Among African Americans in Need of LDL Lowering: Less Statin Use, More Distrust of Doctors

Demographics and socioeconomic differences explain some, but not all, of the differences in statin use.

Among African Americans in Need of LDL Lowering: Less Statin Use, More Distrust of Doctors

Not only are African American individuals who are eligible for statin therapy less likely to receive the LDL-lowering therapy than their white counterparts, but they are less likely to receive a statin at the guideline-recommended intensity when they are treated, according to a new analysis.

The reason for the discrepancy in management, say investigators, stems not only from demographic and socioeconomic differences between the two groups, but also from different beliefs and perceptions about statin therapy.

“While the differences in statin treatment were partially explained by demographic and clinical factors, other factors likely contributed,” lead investigator Michael Nanna, MD (Duke University Medical Center, Durham, NC), told TCTMD. “For example, African American patients were less likely than white patients to believe statins were safe or effective, and they were also less likely to trust their physician.”

The new study, an analysis of 5,689 patients in the Patient and Provider Assessment of Lipid Management (PALM) registry, was published online June 13, 2018, ahead of print in JAMA Cardiology.

Just 33% Receive Appropriate Statin Intensity

Previous studies have shown African American individuals are at a higher risk for cardiovascular disease than white patients and that they are less likely to receive statin therapy than white individuals. Despite this, the reasons underlying the racial differences in statin treatment have been poorly understood, said Nanna.  

The PALM registry data revealed significant baseline differences between the 806 African American and 4,883 white individuals included in the analysis. African American participants were younger and more likely to be female and to have diabetes. They also had a higher median systolic blood pressure and body mass index. Although African American participants were less likely to have had prior atherosclerotic cardiovascular disease (ASCVD), they had a higher 10-year predicted risk of ASCVD compared with their white peers.

In addition, African Americans were more likely to report seeing an endocrinologist and less likely to see a cardiologist.

Overall, 70.6% of eligible African American individuals were prescribed a statin compared with 74.8% of whites (P = 0.02). When investigators analyzed treatment based on the 2013 American College of Cardiology/American Heart Association cholesterol guidelines that recommend moderate- or high-intensity statin therapy depending on patient risk, just 33.3% of African Americans received the appropriate statin intensity compared with 43.9% of whites.

The differences in treatment were reflected in LDL cholesterol levels, which were significantly higher in African Americans on statin therapy compared with white individuals (97.0 vs 85.0 mg/dL; P < 0.001).

In terms of patient perceptions, just 36.2% of African Americans felt statins were safe compared with 57.3% whites (P < 0.001). A much larger percentage felt the LDL-lowering agents were effective, but African Americans still had less confidence in the drugs than whites. Overall, 82.3% of African Americans trusted their physician compared with 93.8% of white individuals (P < 0.001).  

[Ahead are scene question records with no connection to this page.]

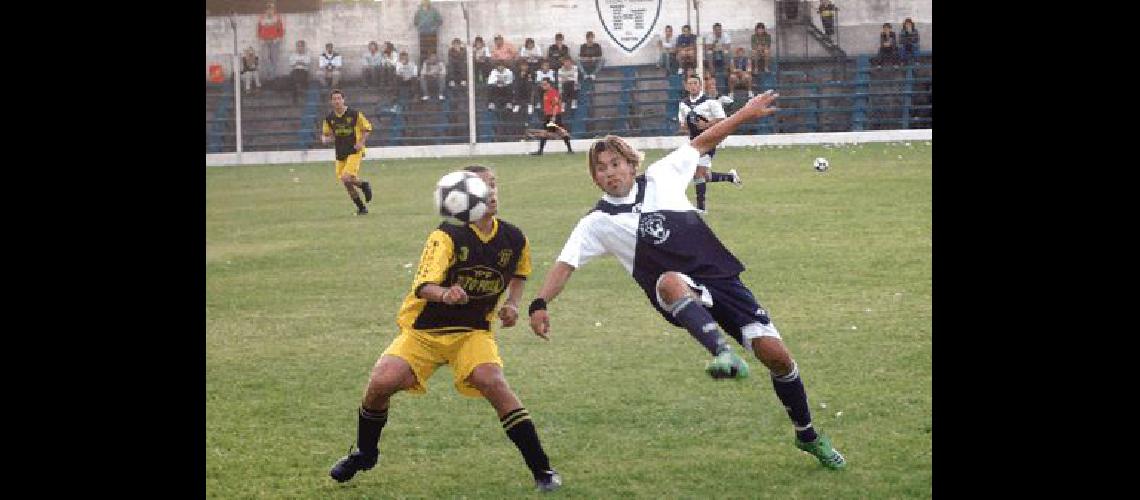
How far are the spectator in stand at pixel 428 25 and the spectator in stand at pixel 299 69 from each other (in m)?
2.77

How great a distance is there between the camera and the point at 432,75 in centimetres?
3338

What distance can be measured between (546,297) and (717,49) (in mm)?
Result: 24736

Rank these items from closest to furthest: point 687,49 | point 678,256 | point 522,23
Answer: point 678,256
point 687,49
point 522,23

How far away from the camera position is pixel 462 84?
3312 centimetres

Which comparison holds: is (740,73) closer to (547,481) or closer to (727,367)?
(547,481)

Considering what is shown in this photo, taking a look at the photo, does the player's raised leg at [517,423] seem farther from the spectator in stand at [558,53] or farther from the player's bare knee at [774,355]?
the spectator in stand at [558,53]

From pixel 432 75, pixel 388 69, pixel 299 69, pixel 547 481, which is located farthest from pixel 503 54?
pixel 547 481

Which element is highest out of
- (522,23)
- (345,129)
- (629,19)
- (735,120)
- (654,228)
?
(522,23)

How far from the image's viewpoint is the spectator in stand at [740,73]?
30812 millimetres

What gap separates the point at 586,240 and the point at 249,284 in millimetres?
7258

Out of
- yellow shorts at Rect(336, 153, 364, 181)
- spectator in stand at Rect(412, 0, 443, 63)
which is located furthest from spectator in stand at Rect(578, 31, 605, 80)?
yellow shorts at Rect(336, 153, 364, 181)

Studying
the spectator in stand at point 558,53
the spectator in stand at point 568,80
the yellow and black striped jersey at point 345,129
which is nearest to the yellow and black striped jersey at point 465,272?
the yellow and black striped jersey at point 345,129

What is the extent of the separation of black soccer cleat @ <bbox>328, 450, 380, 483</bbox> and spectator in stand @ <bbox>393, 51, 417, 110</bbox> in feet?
87.8

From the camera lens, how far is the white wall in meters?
32.3
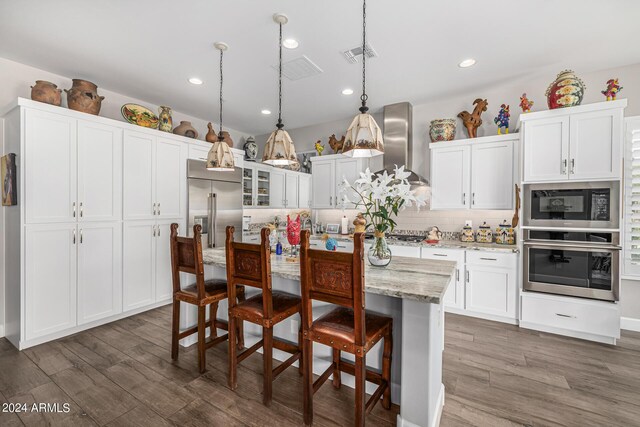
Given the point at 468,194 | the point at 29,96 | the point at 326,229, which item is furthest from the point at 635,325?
the point at 29,96

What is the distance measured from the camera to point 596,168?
2.88 metres

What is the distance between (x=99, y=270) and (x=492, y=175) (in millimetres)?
4893

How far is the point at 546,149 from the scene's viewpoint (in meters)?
3.10

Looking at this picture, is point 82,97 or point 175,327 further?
point 82,97

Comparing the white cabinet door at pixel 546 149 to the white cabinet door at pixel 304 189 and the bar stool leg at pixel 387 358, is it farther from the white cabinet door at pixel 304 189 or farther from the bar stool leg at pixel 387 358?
the white cabinet door at pixel 304 189

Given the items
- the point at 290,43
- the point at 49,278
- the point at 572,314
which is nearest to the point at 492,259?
the point at 572,314

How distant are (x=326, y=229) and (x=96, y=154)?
3.50 meters

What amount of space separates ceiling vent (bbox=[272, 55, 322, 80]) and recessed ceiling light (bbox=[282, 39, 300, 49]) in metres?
0.19

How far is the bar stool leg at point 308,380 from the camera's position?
1.64m

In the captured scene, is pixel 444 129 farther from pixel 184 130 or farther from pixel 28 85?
pixel 28 85

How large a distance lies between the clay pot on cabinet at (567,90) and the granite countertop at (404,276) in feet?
7.68

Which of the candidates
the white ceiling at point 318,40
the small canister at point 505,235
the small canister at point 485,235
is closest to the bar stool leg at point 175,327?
the white ceiling at point 318,40

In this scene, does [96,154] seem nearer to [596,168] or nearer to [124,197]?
[124,197]

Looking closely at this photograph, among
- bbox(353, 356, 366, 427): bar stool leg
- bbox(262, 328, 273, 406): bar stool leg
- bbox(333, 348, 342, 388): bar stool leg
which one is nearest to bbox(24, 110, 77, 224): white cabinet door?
bbox(262, 328, 273, 406): bar stool leg
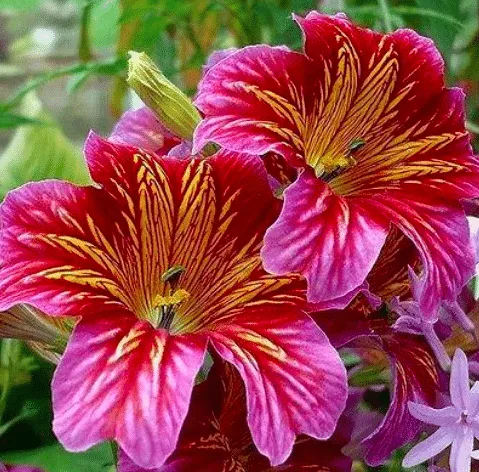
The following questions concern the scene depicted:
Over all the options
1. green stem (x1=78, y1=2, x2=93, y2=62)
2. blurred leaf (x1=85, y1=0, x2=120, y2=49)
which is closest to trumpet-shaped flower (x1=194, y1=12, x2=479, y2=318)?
green stem (x1=78, y1=2, x2=93, y2=62)

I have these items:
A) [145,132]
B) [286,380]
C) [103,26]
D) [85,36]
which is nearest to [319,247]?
[286,380]

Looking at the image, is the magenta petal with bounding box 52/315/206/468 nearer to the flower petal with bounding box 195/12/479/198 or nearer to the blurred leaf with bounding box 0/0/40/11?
the flower petal with bounding box 195/12/479/198

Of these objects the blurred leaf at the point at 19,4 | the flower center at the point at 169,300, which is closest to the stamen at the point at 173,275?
the flower center at the point at 169,300

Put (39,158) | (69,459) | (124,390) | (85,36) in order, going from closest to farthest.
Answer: (124,390) < (69,459) < (85,36) < (39,158)

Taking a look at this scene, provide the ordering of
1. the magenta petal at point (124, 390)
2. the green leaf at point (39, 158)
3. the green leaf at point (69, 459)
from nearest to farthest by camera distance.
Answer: the magenta petal at point (124, 390) → the green leaf at point (69, 459) → the green leaf at point (39, 158)

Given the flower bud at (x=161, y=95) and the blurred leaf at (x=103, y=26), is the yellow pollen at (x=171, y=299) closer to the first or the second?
the flower bud at (x=161, y=95)

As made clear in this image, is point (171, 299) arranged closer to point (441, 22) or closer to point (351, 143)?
point (351, 143)

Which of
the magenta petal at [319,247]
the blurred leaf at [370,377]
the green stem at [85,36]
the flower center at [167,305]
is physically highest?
the magenta petal at [319,247]
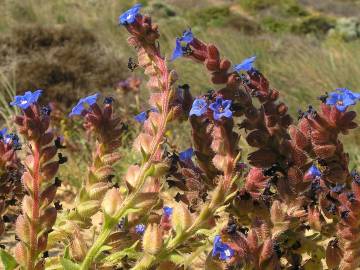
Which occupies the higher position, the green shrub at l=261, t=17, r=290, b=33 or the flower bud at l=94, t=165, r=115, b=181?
the flower bud at l=94, t=165, r=115, b=181

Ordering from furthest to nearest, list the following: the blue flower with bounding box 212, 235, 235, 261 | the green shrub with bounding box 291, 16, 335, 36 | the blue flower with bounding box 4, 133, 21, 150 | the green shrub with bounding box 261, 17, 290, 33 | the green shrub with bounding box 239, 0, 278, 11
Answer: the green shrub with bounding box 239, 0, 278, 11 → the green shrub with bounding box 261, 17, 290, 33 → the green shrub with bounding box 291, 16, 335, 36 → the blue flower with bounding box 4, 133, 21, 150 → the blue flower with bounding box 212, 235, 235, 261

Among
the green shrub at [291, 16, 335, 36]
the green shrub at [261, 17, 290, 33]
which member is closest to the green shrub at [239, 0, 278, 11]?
the green shrub at [291, 16, 335, 36]

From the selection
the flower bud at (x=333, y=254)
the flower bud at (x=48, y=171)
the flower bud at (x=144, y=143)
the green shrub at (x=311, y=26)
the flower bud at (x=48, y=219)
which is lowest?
the green shrub at (x=311, y=26)

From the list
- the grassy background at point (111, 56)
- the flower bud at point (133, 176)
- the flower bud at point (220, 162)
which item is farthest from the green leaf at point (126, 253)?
the grassy background at point (111, 56)

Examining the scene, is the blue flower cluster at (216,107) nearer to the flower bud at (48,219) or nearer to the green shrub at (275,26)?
the flower bud at (48,219)

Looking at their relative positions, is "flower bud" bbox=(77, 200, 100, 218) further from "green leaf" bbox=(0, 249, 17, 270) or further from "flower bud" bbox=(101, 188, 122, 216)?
"green leaf" bbox=(0, 249, 17, 270)

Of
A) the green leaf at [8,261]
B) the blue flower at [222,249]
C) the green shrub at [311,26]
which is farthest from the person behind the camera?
the green shrub at [311,26]

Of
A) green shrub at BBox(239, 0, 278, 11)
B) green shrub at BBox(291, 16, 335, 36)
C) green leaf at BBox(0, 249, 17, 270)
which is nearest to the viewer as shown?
green leaf at BBox(0, 249, 17, 270)
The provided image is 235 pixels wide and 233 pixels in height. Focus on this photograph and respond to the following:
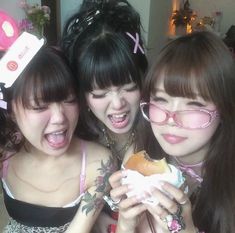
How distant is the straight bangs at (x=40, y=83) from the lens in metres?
1.19

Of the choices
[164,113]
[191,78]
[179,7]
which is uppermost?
[191,78]

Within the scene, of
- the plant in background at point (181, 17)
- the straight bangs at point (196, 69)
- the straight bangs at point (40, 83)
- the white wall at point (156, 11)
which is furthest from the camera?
the plant in background at point (181, 17)

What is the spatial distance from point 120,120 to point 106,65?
0.80 feet

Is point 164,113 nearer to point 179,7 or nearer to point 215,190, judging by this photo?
point 215,190

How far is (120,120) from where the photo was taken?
1.40 meters

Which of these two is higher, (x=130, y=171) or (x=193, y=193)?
(x=130, y=171)

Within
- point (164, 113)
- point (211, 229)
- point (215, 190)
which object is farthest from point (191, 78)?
point (211, 229)

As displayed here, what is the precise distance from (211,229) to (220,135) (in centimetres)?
34

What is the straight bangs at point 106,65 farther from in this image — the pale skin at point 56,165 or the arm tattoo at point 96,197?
the arm tattoo at point 96,197

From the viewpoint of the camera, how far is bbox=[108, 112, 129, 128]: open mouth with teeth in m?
1.39

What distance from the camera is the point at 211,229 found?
119cm

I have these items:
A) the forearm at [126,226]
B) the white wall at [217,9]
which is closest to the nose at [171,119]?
the forearm at [126,226]

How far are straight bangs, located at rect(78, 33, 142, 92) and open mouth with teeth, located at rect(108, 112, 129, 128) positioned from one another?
143mm

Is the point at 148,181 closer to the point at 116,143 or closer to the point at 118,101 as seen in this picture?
the point at 118,101
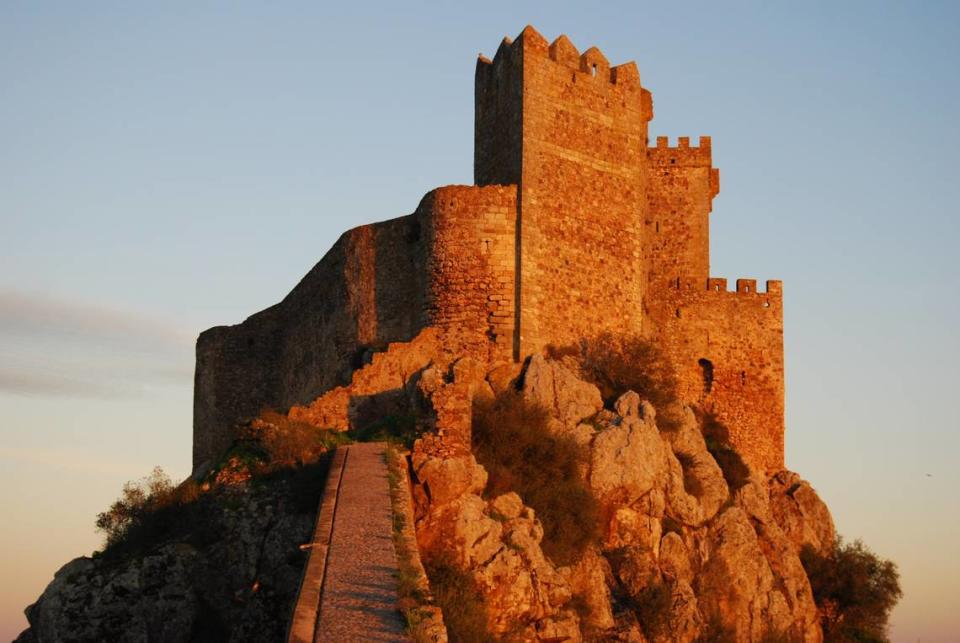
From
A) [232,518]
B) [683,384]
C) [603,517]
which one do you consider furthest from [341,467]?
[683,384]

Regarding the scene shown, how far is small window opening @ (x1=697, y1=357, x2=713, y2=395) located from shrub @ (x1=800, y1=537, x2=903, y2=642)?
4.58 metres

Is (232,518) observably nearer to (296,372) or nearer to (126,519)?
(126,519)

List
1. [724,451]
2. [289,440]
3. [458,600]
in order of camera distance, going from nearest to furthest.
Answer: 1. [458,600]
2. [289,440]
3. [724,451]

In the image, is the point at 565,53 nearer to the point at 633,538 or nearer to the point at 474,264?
the point at 474,264

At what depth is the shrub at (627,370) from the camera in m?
30.7

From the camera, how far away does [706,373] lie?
36.1 m

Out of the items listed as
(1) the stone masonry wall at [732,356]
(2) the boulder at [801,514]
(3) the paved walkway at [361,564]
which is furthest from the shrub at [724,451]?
(3) the paved walkway at [361,564]

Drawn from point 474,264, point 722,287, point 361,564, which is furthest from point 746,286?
point 361,564

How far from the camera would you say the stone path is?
16484mm

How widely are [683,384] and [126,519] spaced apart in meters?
15.1

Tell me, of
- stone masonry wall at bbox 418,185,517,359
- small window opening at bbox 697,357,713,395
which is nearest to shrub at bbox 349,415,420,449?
stone masonry wall at bbox 418,185,517,359

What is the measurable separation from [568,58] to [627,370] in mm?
6977

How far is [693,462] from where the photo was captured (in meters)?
31.2

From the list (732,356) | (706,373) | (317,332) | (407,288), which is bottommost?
(706,373)
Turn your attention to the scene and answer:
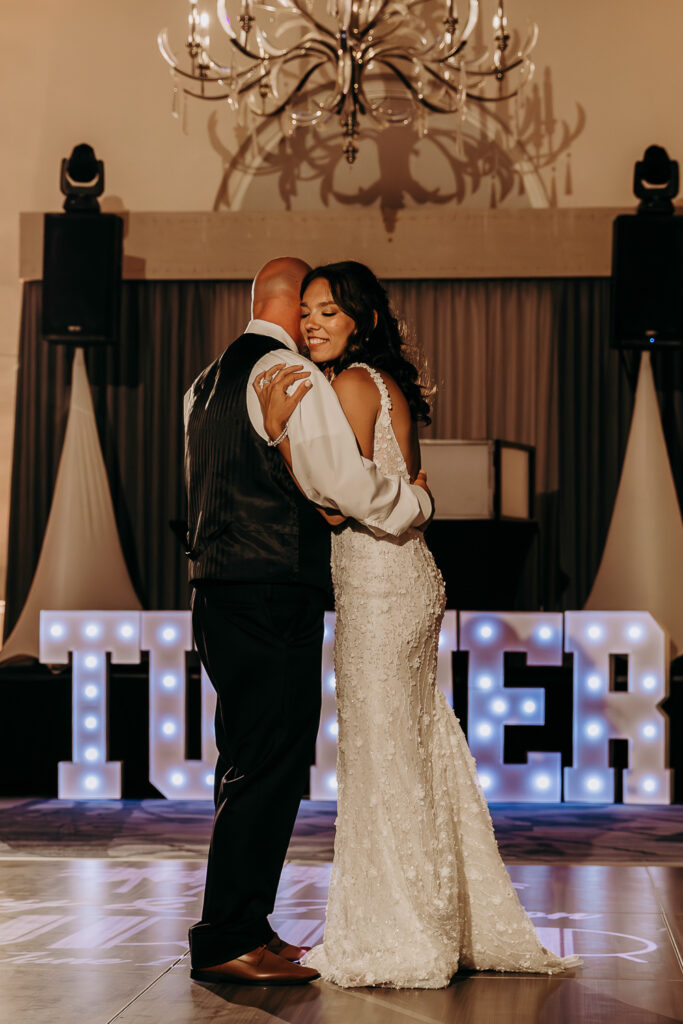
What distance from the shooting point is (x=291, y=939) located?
290cm

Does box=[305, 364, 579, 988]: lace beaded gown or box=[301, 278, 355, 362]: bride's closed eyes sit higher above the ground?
box=[301, 278, 355, 362]: bride's closed eyes

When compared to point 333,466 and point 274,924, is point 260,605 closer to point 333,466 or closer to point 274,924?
point 333,466

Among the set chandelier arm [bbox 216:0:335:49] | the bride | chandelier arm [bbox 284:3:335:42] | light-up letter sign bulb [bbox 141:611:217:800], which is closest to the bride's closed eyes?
the bride

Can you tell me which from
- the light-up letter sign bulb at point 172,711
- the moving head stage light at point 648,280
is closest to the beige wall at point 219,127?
the moving head stage light at point 648,280

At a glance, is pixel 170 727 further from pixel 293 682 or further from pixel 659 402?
pixel 659 402

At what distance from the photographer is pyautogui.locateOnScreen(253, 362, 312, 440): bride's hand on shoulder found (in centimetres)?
249

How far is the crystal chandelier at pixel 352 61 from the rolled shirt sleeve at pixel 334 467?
3656mm

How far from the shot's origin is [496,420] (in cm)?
747

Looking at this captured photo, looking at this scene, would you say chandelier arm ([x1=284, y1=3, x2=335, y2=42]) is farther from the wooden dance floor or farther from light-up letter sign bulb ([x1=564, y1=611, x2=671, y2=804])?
the wooden dance floor

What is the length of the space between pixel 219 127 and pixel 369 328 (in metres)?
5.40

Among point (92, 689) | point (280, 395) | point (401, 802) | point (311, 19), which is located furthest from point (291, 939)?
point (311, 19)

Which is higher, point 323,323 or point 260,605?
point 323,323

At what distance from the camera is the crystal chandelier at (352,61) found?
586cm

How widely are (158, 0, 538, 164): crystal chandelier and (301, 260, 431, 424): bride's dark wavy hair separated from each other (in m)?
3.41
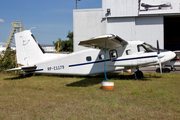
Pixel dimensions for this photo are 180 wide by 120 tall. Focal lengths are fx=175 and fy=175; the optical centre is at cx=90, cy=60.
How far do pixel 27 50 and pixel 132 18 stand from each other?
52.7ft

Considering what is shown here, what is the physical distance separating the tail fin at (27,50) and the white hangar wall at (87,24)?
1256 centimetres

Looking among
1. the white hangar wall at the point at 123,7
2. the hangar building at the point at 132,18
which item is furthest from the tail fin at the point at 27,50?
Result: the white hangar wall at the point at 123,7

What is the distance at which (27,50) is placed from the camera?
13.6m

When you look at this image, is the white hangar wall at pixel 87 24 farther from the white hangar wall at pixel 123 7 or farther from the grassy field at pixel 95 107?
the grassy field at pixel 95 107

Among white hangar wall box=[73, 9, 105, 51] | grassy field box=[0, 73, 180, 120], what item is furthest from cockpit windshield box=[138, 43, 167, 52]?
white hangar wall box=[73, 9, 105, 51]

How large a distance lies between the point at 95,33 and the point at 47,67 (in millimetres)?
13661

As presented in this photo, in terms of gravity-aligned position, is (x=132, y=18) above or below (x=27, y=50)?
above

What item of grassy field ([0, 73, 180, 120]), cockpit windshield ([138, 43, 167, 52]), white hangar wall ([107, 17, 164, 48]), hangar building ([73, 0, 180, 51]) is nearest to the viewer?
grassy field ([0, 73, 180, 120])

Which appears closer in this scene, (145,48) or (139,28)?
(145,48)

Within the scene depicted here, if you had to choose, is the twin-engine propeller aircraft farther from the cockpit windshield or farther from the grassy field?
the grassy field

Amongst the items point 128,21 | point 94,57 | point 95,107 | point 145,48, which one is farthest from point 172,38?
point 95,107

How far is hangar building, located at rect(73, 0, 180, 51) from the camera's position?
78.8 ft

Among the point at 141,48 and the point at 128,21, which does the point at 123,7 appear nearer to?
the point at 128,21

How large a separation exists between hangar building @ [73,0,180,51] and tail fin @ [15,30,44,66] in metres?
13.0
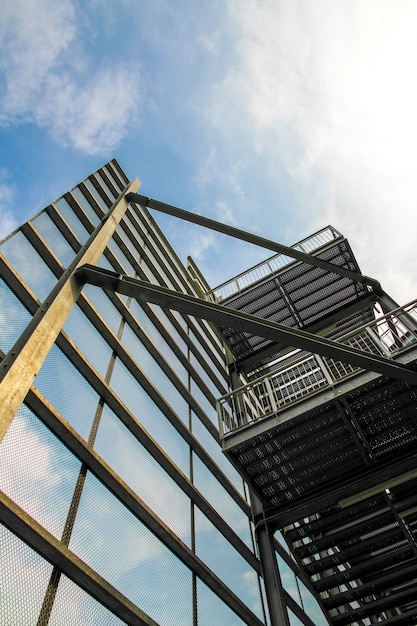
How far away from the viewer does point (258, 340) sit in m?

Making Changes, Building Trust

Taking the 1,000-foot view to improve treatment, Nanna said a multidimensional approach is needed.

“We need to set up health systems where all patients can get treatment,” he said. “For example, there could be alerts in the electronic health record to identify patients who would benefit from treatment. Ultimately, though, we need to build trust with our patients and we need to be consistent in our application of guideline recommendations. We also need to educate patients and physicians on the appropriate therapies for risk reduction.”

Nanna noted that all treatments come with side effects, and said it’s important to educate patients on the risks and benefits of statin therapy. “We saw there were quite a few patients who had concerns about liver damage and memory loss with statins,” he said. “But if you take the time with a patient and really go through the benefit of statins, in most of the patients we evaluated they’d see the benefits outweigh the risks.”

In an editor’s note, Clyde Yancy, MD (Northwestern University Feinberg School of Medicine, Chicago, IL), states that when differential care along racial/ethnic lines is identified, it is a “disquieting phenomenon that requires our attention and provokes changes in behavior.” The present study, with its ability to address patient perceptions and beliefs, “gets us closer to the truth and to actionable directions,” says Yancy. Consistent decision-making, managing trust, and patient education—regardless of the patient cohort—should be the clinical priority.

In terms of overall treatment patterns, Nanna said there’s room for improvement everywhere. Even among white individuals, 25% of those eligible for treatment weren’t on a statin and just 44% were treated at the appropriate intensity. “If we can raise the quality of care for everyone, then everybody is better off and hopefully the treatment gaps will improve,” he said.

  • The PALM registry has received funding from Sanofi, Regeneron, and the National Heart, Lung, and Blood Institute.
  • Nanna and Yancy report no relevant conflicts of interest.